3) it's always good to have choices. more choices means more competition. and you can't possibly predict what other people's requirements are (maybe i have a space that is exactly the size of those speakers), so filling a niche can be important.
bah, at least i can enjoy the comments about "this is engadget, we only want people that rush to conclusions". someone should make a "jump to conclusions" mat or something.
max andrews @ Nov 18th 2007 9:08PM
1) there is no 12" kit available for less. If there is, it's only a subwoofer. The BR-1 kits are an absolute steal for $139/pair, you will not find a speaker that sonically compares for anywhere around that price.
2) The parts for these are still most likely made in china. And why would I spend more for something that is not put together? I can sell you a car for $5000, or I could sell you all the parts you need to make the car for $6500. Which would you like?
3) I agree with you that choices are important. In this case, the choice they have made for how much to sell it for will determine whether their product is commercially successful. Based on my experience with speaker building, these cost too much and offer too little. If you want something that sounds the same and costs under $100, try this: http://www.zaphaudio.com/audio-speaker18.html
4) Nice jump to conclusions mat reference.

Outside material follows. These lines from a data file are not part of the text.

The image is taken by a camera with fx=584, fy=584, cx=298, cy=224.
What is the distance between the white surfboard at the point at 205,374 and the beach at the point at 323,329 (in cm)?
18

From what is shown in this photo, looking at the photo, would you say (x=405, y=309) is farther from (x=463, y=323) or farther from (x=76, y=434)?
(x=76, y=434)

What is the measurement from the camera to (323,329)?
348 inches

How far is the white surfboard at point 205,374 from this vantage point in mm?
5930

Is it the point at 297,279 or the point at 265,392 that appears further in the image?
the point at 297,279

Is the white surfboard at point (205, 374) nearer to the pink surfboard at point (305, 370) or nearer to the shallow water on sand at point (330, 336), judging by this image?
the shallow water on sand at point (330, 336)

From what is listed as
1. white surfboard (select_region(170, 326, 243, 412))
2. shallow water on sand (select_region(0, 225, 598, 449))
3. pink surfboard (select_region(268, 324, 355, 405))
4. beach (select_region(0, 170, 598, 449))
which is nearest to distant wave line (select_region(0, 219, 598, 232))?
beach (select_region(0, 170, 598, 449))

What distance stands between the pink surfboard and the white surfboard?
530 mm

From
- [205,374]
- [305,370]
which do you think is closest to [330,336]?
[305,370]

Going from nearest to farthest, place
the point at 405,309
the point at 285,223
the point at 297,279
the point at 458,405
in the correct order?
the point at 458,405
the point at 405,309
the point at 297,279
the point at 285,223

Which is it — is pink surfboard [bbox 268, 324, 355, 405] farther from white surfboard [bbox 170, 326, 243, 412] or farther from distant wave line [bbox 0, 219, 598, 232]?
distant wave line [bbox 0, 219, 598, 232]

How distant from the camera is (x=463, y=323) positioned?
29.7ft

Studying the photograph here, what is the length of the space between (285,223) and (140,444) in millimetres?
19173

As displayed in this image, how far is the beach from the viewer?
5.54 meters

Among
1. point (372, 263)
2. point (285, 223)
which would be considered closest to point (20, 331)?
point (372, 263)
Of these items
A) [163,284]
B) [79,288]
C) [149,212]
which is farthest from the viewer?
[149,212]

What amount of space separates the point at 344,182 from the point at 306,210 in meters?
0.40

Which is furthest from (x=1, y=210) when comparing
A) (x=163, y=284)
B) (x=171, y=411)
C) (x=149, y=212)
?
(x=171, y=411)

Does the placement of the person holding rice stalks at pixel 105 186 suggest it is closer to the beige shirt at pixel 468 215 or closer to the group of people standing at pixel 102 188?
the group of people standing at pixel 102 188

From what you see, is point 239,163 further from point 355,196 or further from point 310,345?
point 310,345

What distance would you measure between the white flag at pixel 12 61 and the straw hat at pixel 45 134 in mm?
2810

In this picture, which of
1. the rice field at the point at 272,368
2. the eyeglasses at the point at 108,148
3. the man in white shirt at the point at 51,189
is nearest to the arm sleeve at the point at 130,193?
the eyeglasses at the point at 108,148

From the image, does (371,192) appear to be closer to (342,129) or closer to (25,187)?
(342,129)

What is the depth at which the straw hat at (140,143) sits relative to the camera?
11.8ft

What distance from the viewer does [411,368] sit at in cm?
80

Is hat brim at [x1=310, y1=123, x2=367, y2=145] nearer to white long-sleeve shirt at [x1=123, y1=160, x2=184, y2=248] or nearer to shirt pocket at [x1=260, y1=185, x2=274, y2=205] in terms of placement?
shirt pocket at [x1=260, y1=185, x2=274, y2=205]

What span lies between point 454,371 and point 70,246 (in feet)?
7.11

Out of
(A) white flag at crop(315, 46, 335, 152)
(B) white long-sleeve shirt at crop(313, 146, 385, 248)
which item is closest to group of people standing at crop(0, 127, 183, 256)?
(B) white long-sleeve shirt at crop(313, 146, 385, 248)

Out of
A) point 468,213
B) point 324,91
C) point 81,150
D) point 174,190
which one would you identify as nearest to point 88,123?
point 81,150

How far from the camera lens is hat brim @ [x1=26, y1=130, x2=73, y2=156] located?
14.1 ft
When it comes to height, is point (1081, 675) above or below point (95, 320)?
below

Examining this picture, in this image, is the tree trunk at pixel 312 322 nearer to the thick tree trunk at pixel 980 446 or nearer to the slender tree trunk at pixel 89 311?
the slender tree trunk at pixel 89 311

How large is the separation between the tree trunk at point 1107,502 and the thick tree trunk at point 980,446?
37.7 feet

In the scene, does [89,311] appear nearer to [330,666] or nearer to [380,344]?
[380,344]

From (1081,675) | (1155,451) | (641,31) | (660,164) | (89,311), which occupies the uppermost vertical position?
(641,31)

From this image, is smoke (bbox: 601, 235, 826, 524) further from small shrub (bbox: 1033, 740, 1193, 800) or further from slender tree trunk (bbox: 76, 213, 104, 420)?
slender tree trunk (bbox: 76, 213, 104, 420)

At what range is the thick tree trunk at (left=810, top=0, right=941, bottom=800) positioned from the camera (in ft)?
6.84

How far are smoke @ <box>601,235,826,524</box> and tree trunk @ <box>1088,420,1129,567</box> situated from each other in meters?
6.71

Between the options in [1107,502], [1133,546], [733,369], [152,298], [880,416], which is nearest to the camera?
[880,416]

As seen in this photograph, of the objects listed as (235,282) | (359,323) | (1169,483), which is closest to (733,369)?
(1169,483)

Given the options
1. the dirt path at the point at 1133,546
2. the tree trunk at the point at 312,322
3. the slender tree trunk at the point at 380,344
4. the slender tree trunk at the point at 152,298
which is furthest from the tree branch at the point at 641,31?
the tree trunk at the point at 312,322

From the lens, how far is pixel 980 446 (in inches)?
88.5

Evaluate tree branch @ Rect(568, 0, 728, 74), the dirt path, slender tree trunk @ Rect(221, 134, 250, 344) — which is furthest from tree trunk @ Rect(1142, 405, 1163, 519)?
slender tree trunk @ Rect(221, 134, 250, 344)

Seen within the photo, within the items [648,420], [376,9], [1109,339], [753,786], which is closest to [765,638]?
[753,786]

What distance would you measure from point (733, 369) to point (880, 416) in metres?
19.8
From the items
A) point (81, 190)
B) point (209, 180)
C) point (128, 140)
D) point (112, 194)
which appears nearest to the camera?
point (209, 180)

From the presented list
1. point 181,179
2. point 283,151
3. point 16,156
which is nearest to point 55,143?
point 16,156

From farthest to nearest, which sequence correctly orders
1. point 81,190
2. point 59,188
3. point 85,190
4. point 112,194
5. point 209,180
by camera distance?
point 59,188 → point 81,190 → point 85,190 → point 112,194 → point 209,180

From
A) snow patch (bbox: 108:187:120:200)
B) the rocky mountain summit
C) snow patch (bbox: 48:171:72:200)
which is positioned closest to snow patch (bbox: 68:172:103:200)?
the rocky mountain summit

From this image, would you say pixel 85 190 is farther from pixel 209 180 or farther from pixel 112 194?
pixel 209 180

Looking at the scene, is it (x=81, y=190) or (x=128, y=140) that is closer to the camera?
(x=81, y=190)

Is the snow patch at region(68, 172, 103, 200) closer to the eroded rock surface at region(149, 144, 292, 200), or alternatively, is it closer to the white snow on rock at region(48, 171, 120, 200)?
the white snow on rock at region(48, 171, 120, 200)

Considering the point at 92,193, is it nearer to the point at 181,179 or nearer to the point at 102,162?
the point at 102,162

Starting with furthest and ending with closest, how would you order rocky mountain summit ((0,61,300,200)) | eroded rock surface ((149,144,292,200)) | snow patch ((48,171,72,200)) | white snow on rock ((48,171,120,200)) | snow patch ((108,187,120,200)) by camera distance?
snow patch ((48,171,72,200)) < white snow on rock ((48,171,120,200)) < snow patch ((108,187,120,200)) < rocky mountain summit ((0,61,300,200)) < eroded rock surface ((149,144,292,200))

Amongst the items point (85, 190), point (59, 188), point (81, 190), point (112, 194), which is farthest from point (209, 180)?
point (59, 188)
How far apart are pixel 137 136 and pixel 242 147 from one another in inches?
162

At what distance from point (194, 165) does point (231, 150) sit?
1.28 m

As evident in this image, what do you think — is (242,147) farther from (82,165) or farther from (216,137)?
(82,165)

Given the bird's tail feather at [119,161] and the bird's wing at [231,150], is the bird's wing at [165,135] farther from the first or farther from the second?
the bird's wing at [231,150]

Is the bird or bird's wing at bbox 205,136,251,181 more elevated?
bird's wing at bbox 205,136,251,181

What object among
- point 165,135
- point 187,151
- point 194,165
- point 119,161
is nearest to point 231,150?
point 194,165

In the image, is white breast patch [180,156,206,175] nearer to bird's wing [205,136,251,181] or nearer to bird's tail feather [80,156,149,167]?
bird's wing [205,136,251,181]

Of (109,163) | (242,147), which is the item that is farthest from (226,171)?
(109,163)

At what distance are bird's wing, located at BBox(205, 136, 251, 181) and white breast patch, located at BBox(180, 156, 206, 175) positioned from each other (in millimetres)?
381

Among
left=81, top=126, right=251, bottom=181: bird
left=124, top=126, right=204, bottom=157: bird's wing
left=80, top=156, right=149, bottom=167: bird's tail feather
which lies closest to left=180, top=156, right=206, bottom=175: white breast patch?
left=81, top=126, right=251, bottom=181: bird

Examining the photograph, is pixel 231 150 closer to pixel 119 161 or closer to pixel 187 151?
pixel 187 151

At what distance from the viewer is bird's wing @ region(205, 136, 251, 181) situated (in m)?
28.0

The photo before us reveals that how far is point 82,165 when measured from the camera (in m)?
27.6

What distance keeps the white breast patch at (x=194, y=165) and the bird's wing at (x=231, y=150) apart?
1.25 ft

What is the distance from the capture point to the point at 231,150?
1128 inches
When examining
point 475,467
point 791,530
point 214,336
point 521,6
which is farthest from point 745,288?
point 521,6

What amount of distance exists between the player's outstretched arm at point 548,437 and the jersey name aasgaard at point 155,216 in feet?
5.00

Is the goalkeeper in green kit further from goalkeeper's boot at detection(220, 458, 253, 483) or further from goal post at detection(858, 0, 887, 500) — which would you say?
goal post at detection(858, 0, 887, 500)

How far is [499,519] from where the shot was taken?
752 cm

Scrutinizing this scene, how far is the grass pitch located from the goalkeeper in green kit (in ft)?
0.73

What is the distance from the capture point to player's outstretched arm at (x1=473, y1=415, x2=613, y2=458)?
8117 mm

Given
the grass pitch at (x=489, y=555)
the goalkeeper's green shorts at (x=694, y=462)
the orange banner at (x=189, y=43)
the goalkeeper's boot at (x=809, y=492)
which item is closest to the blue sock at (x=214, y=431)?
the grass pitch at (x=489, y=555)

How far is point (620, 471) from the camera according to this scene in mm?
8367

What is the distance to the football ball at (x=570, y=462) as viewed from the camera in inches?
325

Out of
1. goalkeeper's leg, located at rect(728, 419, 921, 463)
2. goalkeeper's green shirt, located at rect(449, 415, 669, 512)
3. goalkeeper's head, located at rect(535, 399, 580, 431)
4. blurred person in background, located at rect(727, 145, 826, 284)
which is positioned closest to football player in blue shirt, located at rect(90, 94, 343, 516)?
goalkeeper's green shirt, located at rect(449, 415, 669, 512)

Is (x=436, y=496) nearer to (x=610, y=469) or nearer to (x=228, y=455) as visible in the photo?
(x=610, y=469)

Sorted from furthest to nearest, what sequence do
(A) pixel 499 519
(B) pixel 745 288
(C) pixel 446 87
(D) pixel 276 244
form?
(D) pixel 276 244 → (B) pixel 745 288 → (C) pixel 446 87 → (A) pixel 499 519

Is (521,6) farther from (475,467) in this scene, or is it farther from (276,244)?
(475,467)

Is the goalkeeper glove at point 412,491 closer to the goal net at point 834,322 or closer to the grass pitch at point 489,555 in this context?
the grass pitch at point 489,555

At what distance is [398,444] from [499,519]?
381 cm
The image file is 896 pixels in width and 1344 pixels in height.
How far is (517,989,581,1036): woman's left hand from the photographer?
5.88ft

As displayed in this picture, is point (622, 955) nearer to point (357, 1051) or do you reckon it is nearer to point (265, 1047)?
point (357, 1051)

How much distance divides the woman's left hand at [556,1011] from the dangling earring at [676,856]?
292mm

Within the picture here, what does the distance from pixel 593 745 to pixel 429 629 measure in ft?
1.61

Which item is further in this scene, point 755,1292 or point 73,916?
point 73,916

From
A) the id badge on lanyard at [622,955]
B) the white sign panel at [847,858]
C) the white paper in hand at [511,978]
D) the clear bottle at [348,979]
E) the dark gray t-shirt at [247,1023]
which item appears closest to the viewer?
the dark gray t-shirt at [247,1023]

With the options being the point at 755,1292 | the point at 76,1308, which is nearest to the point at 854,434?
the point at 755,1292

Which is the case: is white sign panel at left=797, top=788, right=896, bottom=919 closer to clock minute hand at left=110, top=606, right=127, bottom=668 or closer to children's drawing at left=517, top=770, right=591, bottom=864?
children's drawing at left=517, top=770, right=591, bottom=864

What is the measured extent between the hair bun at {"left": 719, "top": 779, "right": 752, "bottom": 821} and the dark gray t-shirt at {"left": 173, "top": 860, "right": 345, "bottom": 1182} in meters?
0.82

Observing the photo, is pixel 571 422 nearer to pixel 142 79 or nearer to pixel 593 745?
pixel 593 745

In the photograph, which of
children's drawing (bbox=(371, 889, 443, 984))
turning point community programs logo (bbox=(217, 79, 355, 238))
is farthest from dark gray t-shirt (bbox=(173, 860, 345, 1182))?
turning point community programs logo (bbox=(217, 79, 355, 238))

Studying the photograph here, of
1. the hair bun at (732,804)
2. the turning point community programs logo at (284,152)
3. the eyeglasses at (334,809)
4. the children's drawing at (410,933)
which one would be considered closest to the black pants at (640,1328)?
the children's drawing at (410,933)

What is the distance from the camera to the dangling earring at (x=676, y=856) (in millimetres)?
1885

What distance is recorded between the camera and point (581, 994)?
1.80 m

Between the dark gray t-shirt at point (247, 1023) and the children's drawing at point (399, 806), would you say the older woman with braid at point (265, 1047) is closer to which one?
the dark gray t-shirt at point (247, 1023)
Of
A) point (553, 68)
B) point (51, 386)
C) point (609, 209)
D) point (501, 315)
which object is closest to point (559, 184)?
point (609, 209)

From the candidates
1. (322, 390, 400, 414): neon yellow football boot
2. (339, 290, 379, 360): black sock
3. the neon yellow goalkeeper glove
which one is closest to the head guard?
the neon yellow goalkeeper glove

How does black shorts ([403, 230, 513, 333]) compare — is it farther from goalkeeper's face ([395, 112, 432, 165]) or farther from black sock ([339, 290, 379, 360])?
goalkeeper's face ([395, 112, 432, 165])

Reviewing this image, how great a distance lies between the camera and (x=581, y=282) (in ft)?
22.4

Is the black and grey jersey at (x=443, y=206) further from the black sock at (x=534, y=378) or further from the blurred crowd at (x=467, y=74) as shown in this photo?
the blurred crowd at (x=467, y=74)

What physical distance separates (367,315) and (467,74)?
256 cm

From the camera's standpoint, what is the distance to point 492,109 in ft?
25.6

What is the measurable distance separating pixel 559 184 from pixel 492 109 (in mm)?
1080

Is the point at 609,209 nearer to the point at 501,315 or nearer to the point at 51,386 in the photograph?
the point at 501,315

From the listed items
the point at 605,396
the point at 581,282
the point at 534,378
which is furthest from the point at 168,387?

Phil_B @ Nov 19th 2007 12:09AM
Cost aside - did anyone notice the lack of a tweeter and crossover? This is apparently a full-range driver and these have a bit of a cult following.
http://fullrangedriver.com/
jamesrdoe @ Nov 19th 2007 5:27PM
Yeah what Phil_B said. In Japan building your own speakers is a popular thing. Also these are single drivers. There is a large number of people who prefer small single driver systems because of the lack of crossover. A crossover can often create breaks in the frequency band and it also has the problem of the highs and mids being spread out rather than coming from the exact same location. These aren't your typical rock, rap, or techno speakers. These are speakers that will excel at acoustic instruments and music such as classical, or jazz. I've got a couple 4" drivers similar to these (no wood cone) but I haven't finished the boxes yet. They do have a completely different sound to regular speakers so clear and lifelike. The small size is typical for Japan.
etane @ Dec 2nd 2007 1:59PM
At 81 db sensitivity, this isn't exactly going to win over the single driver speaker crowd.